A Variability-Aware Behavioral Model of Monolayer MoS2 RRAM for Tunable Stochastic Sources

Abstract

Stochastic switching in resistive random-access memories (RRAMs), while presenting challenges in digital memory applications, can be leveraged beyond von Neumann's stochastic computing and hardware security applications. In this regard, it is crucial to identify and model RRAMs where microscopic stochastic events can enable sizeable and tunable variability in macroscopic device characteristics. In this regard, chalcogen vacancy-mediated multifilamentary switching consisting of a multitude of hotspots in monolayer transition metal dichalcogenide (TMDCs) RRAMs can be promising candidates for high-quality, tunable stochastic sources. In this work, an efficient physics-based model is developed to capture the behavior of stochastic switching in monolayer MoS₂ RRAMs. The microscopic origin of stochasticity, arising from clusters of sulfur vacancies transforming into metallic hotspots, is modeled using the kinetic Monte Carlo method. The rate equations designed to capture the physics of abrupt SET and gradual RESET processes provide an excellent fit to experimental data, allowing to extract key material parameters.
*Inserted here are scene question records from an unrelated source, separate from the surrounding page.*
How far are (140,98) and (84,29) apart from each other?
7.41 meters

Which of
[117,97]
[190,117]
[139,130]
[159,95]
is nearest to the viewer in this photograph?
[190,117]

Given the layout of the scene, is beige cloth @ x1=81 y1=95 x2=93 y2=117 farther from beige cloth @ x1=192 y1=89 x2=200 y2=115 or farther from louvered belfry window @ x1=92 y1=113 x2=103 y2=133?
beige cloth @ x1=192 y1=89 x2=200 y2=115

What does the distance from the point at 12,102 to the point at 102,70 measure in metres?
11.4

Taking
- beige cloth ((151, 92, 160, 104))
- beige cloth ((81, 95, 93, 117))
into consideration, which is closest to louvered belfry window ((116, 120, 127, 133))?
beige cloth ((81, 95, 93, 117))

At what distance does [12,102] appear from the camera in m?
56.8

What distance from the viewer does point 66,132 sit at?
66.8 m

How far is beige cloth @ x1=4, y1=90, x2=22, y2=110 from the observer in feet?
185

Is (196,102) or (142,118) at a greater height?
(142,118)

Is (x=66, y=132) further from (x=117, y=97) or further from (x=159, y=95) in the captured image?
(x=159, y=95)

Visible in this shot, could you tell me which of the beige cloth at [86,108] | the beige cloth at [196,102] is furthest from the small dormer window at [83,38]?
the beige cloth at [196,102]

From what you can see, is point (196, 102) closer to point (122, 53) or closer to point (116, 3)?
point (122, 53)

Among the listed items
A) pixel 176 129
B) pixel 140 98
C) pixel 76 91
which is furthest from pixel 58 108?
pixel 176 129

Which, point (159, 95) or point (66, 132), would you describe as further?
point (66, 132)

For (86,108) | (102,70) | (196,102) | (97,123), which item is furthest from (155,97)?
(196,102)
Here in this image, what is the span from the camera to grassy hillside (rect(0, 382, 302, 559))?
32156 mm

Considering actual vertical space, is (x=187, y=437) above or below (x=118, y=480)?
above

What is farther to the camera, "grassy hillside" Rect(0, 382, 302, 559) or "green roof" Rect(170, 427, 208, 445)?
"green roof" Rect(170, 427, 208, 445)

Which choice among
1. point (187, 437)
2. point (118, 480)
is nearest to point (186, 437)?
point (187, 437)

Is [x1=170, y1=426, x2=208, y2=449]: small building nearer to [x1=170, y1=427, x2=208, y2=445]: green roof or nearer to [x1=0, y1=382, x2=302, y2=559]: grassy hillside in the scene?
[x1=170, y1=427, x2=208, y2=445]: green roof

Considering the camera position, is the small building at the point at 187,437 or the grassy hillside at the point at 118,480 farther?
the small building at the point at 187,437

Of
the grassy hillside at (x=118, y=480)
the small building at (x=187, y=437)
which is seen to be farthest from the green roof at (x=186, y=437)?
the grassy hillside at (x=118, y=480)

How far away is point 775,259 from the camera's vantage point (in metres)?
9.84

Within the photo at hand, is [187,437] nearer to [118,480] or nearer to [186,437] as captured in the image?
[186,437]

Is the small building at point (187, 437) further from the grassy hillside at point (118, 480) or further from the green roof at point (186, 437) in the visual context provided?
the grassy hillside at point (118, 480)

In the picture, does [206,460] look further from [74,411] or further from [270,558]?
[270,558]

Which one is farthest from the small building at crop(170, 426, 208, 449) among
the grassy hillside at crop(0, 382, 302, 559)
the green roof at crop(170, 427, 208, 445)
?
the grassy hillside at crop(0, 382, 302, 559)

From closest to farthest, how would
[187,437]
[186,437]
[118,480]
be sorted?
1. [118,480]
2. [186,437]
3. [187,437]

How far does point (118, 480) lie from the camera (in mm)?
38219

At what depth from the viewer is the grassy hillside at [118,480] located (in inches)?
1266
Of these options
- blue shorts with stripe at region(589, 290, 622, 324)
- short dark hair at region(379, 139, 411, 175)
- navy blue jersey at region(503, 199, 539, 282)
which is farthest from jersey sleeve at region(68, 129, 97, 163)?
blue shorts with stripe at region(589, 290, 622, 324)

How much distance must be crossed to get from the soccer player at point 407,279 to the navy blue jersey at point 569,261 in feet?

The calibrated macroscopic model is then employed to explore multiple non-volatile resistance states in the gradual RESET process, area scalability trends and cycle-to-cycle C2C variability over 100k cycles. Furthermore, the statistical distribution of HRS and LRS variability is modeled and large tunability of the distribution is demonstrated using stop voltage in RESET. Finally, it is demonstrated that these devices are excellent candidates as bit stream generators for stochastic computing applications with accuracy values comparable to an ideal source. It is envisioned that the work will induce significant interest in the deployment of 2D materials-based RRAMs for high-quality tunable stochastic sources.